▶ **Records shown**
==*==

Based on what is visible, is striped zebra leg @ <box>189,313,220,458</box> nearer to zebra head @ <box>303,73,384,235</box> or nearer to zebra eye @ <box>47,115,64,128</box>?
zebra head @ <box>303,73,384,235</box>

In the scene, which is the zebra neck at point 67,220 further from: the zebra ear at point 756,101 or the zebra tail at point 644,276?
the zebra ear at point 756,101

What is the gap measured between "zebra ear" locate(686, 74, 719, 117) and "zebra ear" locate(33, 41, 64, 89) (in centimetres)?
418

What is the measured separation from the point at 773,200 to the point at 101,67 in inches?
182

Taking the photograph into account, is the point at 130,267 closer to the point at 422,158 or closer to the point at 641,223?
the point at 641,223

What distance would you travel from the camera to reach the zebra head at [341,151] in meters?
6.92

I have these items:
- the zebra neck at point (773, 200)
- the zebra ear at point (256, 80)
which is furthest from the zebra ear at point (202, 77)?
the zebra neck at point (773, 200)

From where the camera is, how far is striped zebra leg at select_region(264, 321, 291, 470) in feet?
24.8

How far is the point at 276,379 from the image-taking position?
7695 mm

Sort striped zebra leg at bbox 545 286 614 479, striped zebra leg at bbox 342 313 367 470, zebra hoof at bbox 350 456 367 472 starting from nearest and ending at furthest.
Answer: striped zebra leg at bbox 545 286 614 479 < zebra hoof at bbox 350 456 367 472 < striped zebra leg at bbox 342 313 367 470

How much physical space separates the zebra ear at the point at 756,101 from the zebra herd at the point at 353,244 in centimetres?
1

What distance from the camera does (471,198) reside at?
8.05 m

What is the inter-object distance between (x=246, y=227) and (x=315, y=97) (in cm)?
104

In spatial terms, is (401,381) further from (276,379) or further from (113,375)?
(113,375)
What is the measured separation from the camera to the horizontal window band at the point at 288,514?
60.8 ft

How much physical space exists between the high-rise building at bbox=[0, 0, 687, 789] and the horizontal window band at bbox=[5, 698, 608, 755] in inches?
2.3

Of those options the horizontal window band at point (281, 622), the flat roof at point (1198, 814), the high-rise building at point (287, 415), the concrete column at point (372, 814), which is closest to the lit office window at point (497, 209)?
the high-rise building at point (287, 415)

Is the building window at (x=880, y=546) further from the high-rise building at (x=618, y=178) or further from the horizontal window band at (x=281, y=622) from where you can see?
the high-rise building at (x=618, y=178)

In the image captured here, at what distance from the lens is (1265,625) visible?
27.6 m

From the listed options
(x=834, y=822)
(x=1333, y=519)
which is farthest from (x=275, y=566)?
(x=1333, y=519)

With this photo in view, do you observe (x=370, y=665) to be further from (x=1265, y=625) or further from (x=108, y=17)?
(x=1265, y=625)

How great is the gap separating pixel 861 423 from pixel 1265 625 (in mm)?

==*==

▶ **Exercise instructions**
Rewrite all of the material above, swapping every "horizontal window band" for "glazed facade strip" and leaving everything else unchanged.

▶ **Final result**
Based on what is visible, is striped zebra leg @ <box>189,313,220,458</box> nearer to zebra head @ <box>303,73,384,235</box> or nearer to zebra eye @ <box>47,115,64,128</box>?
zebra head @ <box>303,73,384,235</box>

In the scene, which is the zebra neck at point 67,220 further from: the zebra ear at point 756,101 or the zebra tail at point 644,276?
the zebra ear at point 756,101

What is the gap measured between "zebra ear" locate(686, 74, 719, 117) and "zebra ear" locate(33, 41, 64, 89) (in centimetres)?
418

What is the measured separation from the point at 773,200 to the point at 101,67 in inches?
182

Taking the photograph into account, is the point at 130,267 closer to the point at 422,158 or closer to the point at 641,223?
the point at 641,223

What distance would you travel from the camera to reach the zebra head at [341,151] in meters?
6.92

I have these items:
- the zebra neck at point (773, 200)
- the zebra ear at point (256, 80)
which is furthest from the zebra ear at point (202, 77)?
the zebra neck at point (773, 200)

From where the camera is, how far is striped zebra leg at select_region(264, 321, 291, 470) in feet?
24.8

How far is the point at 276,379 from the image-taking position?
7695 mm

Sort striped zebra leg at bbox 545 286 614 479, striped zebra leg at bbox 342 313 367 470, zebra hoof at bbox 350 456 367 472 starting from nearest and ending at furthest.
Answer: striped zebra leg at bbox 545 286 614 479 < zebra hoof at bbox 350 456 367 472 < striped zebra leg at bbox 342 313 367 470

How much physical space separates the zebra ear at the point at 756,101 from the zebra herd at the point at 353,244 in centimetres?
1

What distance from the camera does (471,198) reside at?
8.05 m

What is the inter-object distance between (x=246, y=227) and (x=315, y=97) (in cm)?
104

In spatial terms, is (401,381) further from (276,379) or further from (113,375)?
(113,375)
What is the measured separation from the camera to the glazed facade strip at the point at 288,514?
60.8 ft

How much physical space exists between the high-rise building at bbox=[0, 0, 687, 789] and the glazed facade strip at bbox=[5, 698, 608, 755] in inches?
2.3

Of those options the glazed facade strip at point (281, 622), the flat roof at point (1198, 814), the high-rise building at point (287, 415), the concrete column at point (372, 814), which is closest to the lit office window at point (497, 209)?
the high-rise building at point (287, 415)

Is the building window at (x=880, y=546) further from the high-rise building at (x=618, y=178) or further from the glazed facade strip at (x=281, y=622) from where you can see?
the high-rise building at (x=618, y=178)

In the image captured here, at what distance from the lens is (1265,625) visible?
27.6 m

From the listed options
(x=834, y=822)
(x=1333, y=519)
which is farthest from (x=275, y=566)?
(x=1333, y=519)

With this photo in view, do you observe (x=370, y=665) to be further from (x=1265, y=625) or further from (x=108, y=17)?
(x=1265, y=625)

How great is the gap separating pixel 861 423 from pixel 1265 625 (in mm)?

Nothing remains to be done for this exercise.